According to the previous investigations, older age has been nominated as an important risk factor for mortality in SARS and Middle East respiratory syndrome (MERS) [33,34,35]. Consistent with our observation, studies on COVID-19 have also reported that the increase in age was associated with a high mortality rate [15, 36]. The age-dependent defects in immune cell function and increased production of inflammatory cytokines may cause a poor immune response in the control of viral replication and result in poor outcomes [37].

In this study, CVD and DM were the most common comorbidities seen in 10.6% and 9.0% of infected patients. In a meta-analysis of eight studies with 46,248 infected patients, the most prevalent comorbidities among patients were hypertension (17%), DM (8%), and CVD (5%) [5]. In the present study, 44.5% of non-survivors had at least one of comorbidities while the prevalence of any comorbidities was 23.2% in survivors, raising awareness of the need for earlier monitoring and greater supportive care in this vulnerable group. In accordance with previous observations, we showed that the prevalence of DM and CVD in non-survivors was higher than in survivors. In a retrospective, multicentre cohort study in Wuhan, China, which has been conducted on 191 patients with laboratory-confirmed COVID-19, the risk factors associated with in-hospital death had been explored [15]. The prevalence of DM and CVD was recorded respectively 19% and 8% in hospitalized patients and 31% and 24% in non-survivors [15], indicating a higher prevalence of comorbidities in infected non-survivors in agreement with our findings.

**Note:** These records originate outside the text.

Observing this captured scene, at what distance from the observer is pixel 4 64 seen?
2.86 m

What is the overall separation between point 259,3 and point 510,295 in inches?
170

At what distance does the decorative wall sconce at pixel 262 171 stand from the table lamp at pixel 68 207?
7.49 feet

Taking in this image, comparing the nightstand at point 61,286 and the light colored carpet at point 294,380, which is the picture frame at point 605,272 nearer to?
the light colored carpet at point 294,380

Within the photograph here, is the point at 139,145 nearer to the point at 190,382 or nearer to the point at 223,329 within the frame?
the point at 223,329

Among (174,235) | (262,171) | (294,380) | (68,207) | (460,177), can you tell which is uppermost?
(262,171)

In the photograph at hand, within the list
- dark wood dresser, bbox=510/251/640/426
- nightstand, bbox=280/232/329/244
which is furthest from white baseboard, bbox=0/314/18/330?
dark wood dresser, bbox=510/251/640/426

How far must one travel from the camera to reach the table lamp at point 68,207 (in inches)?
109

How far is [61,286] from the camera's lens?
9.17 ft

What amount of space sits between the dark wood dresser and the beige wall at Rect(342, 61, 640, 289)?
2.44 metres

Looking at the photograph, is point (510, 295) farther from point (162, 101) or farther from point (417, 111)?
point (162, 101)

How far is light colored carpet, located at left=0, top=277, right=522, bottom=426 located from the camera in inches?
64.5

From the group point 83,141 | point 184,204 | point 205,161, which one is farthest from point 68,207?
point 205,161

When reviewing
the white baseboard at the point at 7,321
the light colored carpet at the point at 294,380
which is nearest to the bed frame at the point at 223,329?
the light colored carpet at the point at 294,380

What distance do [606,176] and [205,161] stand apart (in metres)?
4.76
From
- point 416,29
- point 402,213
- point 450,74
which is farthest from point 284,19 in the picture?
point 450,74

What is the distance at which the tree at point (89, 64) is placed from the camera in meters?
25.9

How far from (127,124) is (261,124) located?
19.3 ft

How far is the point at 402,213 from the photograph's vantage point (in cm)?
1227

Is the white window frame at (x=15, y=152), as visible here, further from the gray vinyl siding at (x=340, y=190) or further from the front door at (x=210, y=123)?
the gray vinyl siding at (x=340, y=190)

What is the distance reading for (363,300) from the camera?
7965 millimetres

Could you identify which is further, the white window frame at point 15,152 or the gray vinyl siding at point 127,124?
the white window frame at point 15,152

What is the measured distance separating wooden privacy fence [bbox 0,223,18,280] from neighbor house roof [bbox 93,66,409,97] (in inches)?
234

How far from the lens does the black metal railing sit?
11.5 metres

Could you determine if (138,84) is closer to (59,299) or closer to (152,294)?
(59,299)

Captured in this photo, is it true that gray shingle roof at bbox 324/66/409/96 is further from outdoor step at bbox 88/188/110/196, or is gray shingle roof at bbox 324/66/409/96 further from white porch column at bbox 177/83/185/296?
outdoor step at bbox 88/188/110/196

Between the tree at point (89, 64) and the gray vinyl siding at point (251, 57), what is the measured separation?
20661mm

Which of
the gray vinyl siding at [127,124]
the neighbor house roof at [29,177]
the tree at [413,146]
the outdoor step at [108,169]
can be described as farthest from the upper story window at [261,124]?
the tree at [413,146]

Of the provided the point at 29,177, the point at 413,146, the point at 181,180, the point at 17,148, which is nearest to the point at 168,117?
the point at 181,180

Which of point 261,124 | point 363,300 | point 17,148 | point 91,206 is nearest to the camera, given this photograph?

Moreover, DM has been declared as one of the most common comorbidities in deceased COVID-19 patients in some of the European countries [18].

The present study is among the first studies with the approach of exploring the risk factors of mortality in COVID-19 patients. We included different diagnostic approaches for COVID-19 diagnosis, firstly based on the clinical symptoms and chest CT scan as well as laboratory confirmation tests. Furthermore, we performed subgroup analyses for gender and age groups. Besides, our study has some limitations. Firstly, due to the retrospective design of the study, some laboratory tests were not collected for all patients, and these missing data might lead to bias of clinical characteristics. Considering that cases with more severe disease hospitalized, the percentage of mortality in our study cannot reflect the true fatality ratio of COVID-19 and might limit the interpretation of our findings. Moreover, the existence of DM and CVD was self-reported data, which should be cautiously interpreted because of probable reporting bias. It should be noted that we had no access to details about diabetic patients such as duration of diabetes and kind of treatments so these issues were not considered in our analysis, although we follow the same protocol for controlling DM all over the province. We also missed the effects of some comorbidities like obesity on the mortality rate of COVID-19. Moreover, HbA1c was not measured in all diabetic patients in our study, and therefore the glycemic control level was unclear in our patients.

Conclusions

Our findings support the hypothesis that diabetic patients have an increased risk of in-hospital mortality following COVID-19. Our findings also suggest lymphocyte count, creatinine and CRP concentrations might be significant predictors for the death of COVID-19 in these patients.